Wegen der weiteren Einzelheiten wird auf die gewechselten Schriftsätze verwiesen. Dem Senat liegen die einschlägigen Behördenakten, auch die über das Asylverfahren des Ehemannes der Klägerin zu 1, Sabedin Rexhepi, sowie die Akten des Verwaltungsgerichts Karlsruhe und die des Verwaltungsgerichts Freiburg im Verfahren des Sebedin Rexhepi, - A 9 K 11655/97 - vor. Diese Unterlagen waren ebenso Gegenstand der mündlichen Verhandlung wie die den Beteiligten dort - wie in der Sitzungsniederschrift aufgeführt - im Einzelnen bezeichnet bzw. zuvor durch die Übersendung einer Erkenntnismittelliste bekannt gegebenen Erkenntnismittel.

Entscheidungsgründe:

Der Senat konnte verhandeln und entscheiden, obwohl nicht alle Beteiligten im Termin zur mündlichen Verhandlung vertreten waren; denn auf diese Möglichkeit ist in der ordnungsgemäß bewirkten Ladung hingewiesen worden (§§ 125 Abs. 1, 102 Abs. 2 VwGO).

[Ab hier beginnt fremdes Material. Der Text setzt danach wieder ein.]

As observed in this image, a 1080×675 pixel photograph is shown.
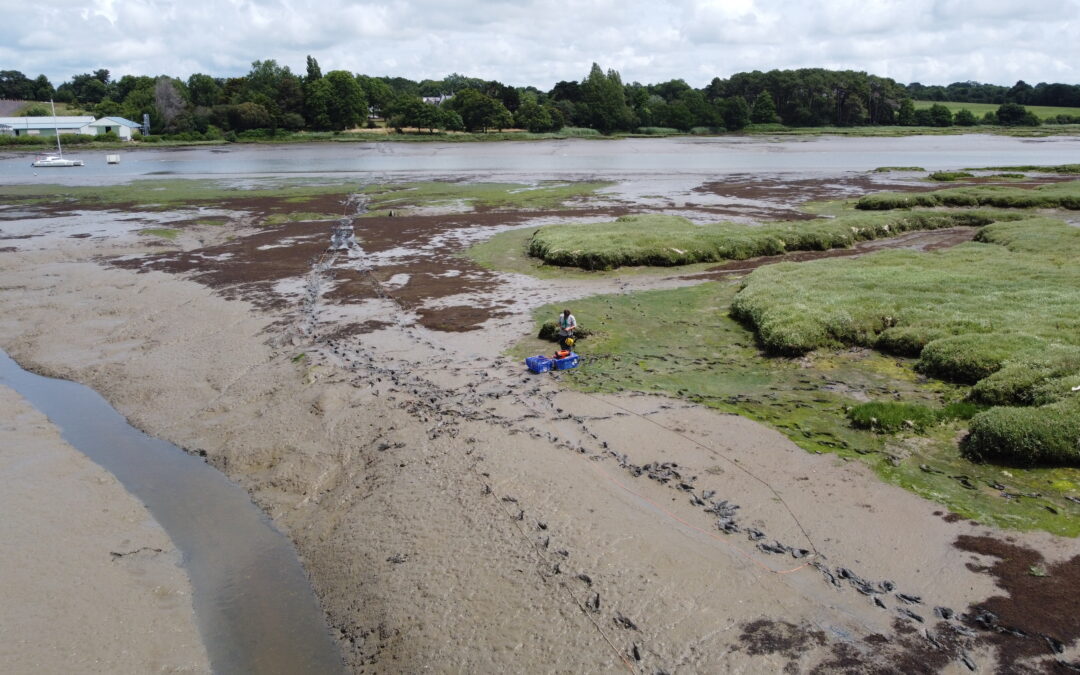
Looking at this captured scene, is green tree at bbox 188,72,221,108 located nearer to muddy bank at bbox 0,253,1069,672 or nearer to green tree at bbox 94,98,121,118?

Die Berufung des Bundesbeauftragten ist zulässig, insbesondere fristgerecht und inhaltlich ausreichend begründet (vgl. hierzu BVerwG, Urteil vom 30.06.1998 - 9 C 6.98 -, BVerwGE 107, 117). Mit dem Verweis auf die Ausführungen im Zulassungsantrag und im Zulassungsbeschluss ist den Anforderungen der auch in Streitigkeiten nach dem AsylVfG anwendbaren Vorschrift des § 124a Abs. 3 VwGO (hier in der bis zum 31.12.2001 geltenden Fassung) Genüge getan. Dies gilt nicht nur insoweit, als der Bundesbeauftragte unter Ziff. 1 seines Zulassungsantrags die entscheidungstragende Annahme des Verwaltungsgerichts in Frage stellt, wonach in der Bundesrepublik Jugoslawien ein landesweites gegen die albanischen Volkszugehörigen gerichtetes Verfolgungsprogramm vorliege. Auch die Bezugnahme auf den Zulassungsbeschluss erfüllt die Begründungsanforderungen. In den Entscheidungen des Senats, die zur nachträglichen Divergenz geführt haben, hat der Senat die Auffassung des Verwaltungsgerichts, wonach albanischen Volkszugehörigen wegen der fehlenden Existenzmöglichkeiten eine inländische Fluchtalternative im Kosovo nicht eröffnet sei, nicht geteilt. Der Senat hat sich indessen nicht zu der - vom Verwaltungsgericht nicht erörterten - Frage verhalten, ob ursprünglich in Süd-Serbien beheimatete albanische Volkszugehörige im Kosovo Aufenthalt finden und dort gegebenenfalls in den Genuss von Unterstützungsleistungen der dort tätigen Hilfsorganisationen kommen können; dazu bestand jeweils kein Anlass. Ohne Ausführungen hierzu ist zwar nicht dargetan, dass die von der Auffassung des Verwaltungsgerichts abweichende Einschätzung der wirtschaftlichen Voraussetzungen einer inländischen Fluchtalternative im Kosovo - bei unterstellter fortbestehender Verfolgung in Serbien - für den Erfolg des Berufungsantrags letztlich erheblich ist. Dies ist aber unschädlich. Der Berufungsführer ist nämlich nicht gehalten, sich mit Fragen auseinander zu setzen, die das Verwaltungsgericht noch nicht aufgearbeitet hat, weil sie aus seiner Sicht nicht entscheidungserheblich waren (vgl. hierzu BVerwG, Urteil vom 23.04.2001 - 1 C 33.00 -, BVerwGE 114, 155 <159>); insoweit gilt Vergleichbares wie bei den Darlegungsanforderungen im Zulassungsverfahren (siehe hierzu BVerfG, Kammerbeschluss vom 15.08.1994 - 2 BvR 719/93 -, InfAuslR 1995, 15 <17> sowie GK-AsylVfG, § 78 Randnr. 85 f., 566 f.).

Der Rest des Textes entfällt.